=== TASK TO CARRY OUT ===
Every line below should be repeated exactly.
++++++++++
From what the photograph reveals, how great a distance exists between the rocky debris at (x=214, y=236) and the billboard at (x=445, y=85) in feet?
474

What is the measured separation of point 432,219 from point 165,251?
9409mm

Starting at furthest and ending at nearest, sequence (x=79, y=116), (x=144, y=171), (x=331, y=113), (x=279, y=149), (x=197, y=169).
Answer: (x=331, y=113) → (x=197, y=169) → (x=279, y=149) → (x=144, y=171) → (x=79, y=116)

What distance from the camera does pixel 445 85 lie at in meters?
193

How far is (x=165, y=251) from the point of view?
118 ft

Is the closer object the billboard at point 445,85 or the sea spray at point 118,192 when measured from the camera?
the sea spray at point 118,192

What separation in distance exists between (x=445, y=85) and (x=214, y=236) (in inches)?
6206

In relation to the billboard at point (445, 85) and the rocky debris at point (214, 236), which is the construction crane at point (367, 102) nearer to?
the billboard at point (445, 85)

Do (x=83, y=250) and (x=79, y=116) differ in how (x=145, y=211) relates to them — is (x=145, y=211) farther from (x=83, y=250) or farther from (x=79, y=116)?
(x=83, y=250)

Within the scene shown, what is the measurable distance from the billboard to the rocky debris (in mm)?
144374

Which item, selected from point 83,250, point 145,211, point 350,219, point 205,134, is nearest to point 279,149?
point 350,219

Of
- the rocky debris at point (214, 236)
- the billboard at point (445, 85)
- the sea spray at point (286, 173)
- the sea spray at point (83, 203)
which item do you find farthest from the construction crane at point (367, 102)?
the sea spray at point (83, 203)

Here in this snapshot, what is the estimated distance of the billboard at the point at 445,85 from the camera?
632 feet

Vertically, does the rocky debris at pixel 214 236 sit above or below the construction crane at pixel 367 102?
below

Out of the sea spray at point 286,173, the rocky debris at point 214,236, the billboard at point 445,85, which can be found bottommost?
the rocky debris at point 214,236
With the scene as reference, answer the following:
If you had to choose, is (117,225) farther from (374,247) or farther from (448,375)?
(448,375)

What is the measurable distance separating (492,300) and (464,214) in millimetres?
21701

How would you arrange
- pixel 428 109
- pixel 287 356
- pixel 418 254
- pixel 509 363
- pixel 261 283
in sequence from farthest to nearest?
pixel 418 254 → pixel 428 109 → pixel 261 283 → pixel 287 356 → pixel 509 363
++++++++++
=== OUTPUT BELOW ===
From what the photograph reveals, how great a distance exists between the rocky debris at (x=214, y=236) and the billboard at (x=445, y=85) in feet?
474

What is the measured separation of point 432,219 from point 165,251?
9409mm

Starting at furthest and ending at nearest, sequence (x=79, y=116), (x=144, y=171), (x=331, y=113), (x=279, y=149), (x=197, y=169).
Answer: (x=331, y=113) → (x=197, y=169) → (x=279, y=149) → (x=144, y=171) → (x=79, y=116)

What distance from the camera does pixel 445 85 lie at in meters?
193

How far is (x=165, y=251) from the point of view?
118 ft

Is the closer object the billboard at point 445,85 or the sea spray at point 118,192 when measured from the camera?
the sea spray at point 118,192

What separation in distance exists between (x=445, y=85) and (x=214, y=236) (in inches)?
6206

In relation to the billboard at point (445, 85) and the rocky debris at point (214, 236), which is the construction crane at point (367, 102) nearer to?
the billboard at point (445, 85)

Do (x=83, y=250) and (x=79, y=116) differ in how (x=145, y=211) relates to them — is (x=145, y=211) farther from (x=83, y=250) or farther from (x=79, y=116)?
(x=83, y=250)

Within the scene shown, what is the measurable distance from the billboard to the rocky debris (in mm)?
144374

Which item, selected from point 83,250, point 145,211, point 350,219, point 205,134, is nearest to point 279,149?
point 350,219

Of
- the rocky debris at point (214, 236)
- the billboard at point (445, 85)
- the sea spray at point (286, 173)
- the sea spray at point (83, 203)
which item do you find farthest from the construction crane at point (367, 102)?
the sea spray at point (83, 203)

Here in this snapshot, what is the estimated distance of the billboard at the point at 445,85 from the camera?
632 feet

Vertically, does the rocky debris at pixel 214 236 sit above or below the construction crane at pixel 367 102?
below

Out of the sea spray at point 286,173, the rocky debris at point 214,236, the billboard at point 445,85, which can be found bottommost?
the rocky debris at point 214,236
With the scene as reference, answer the following:
If you had to choose, is (117,225) farther from (374,247) or farther from (448,375)?
(448,375)

What is the measurable distance separating (492,300) and (464,214) in millimetres?
21701

How would you arrange
- pixel 428 109
- pixel 287 356
- pixel 418 254
- pixel 509 363
- pixel 261 283
in sequence from farthest to nearest?
pixel 418 254 → pixel 428 109 → pixel 261 283 → pixel 287 356 → pixel 509 363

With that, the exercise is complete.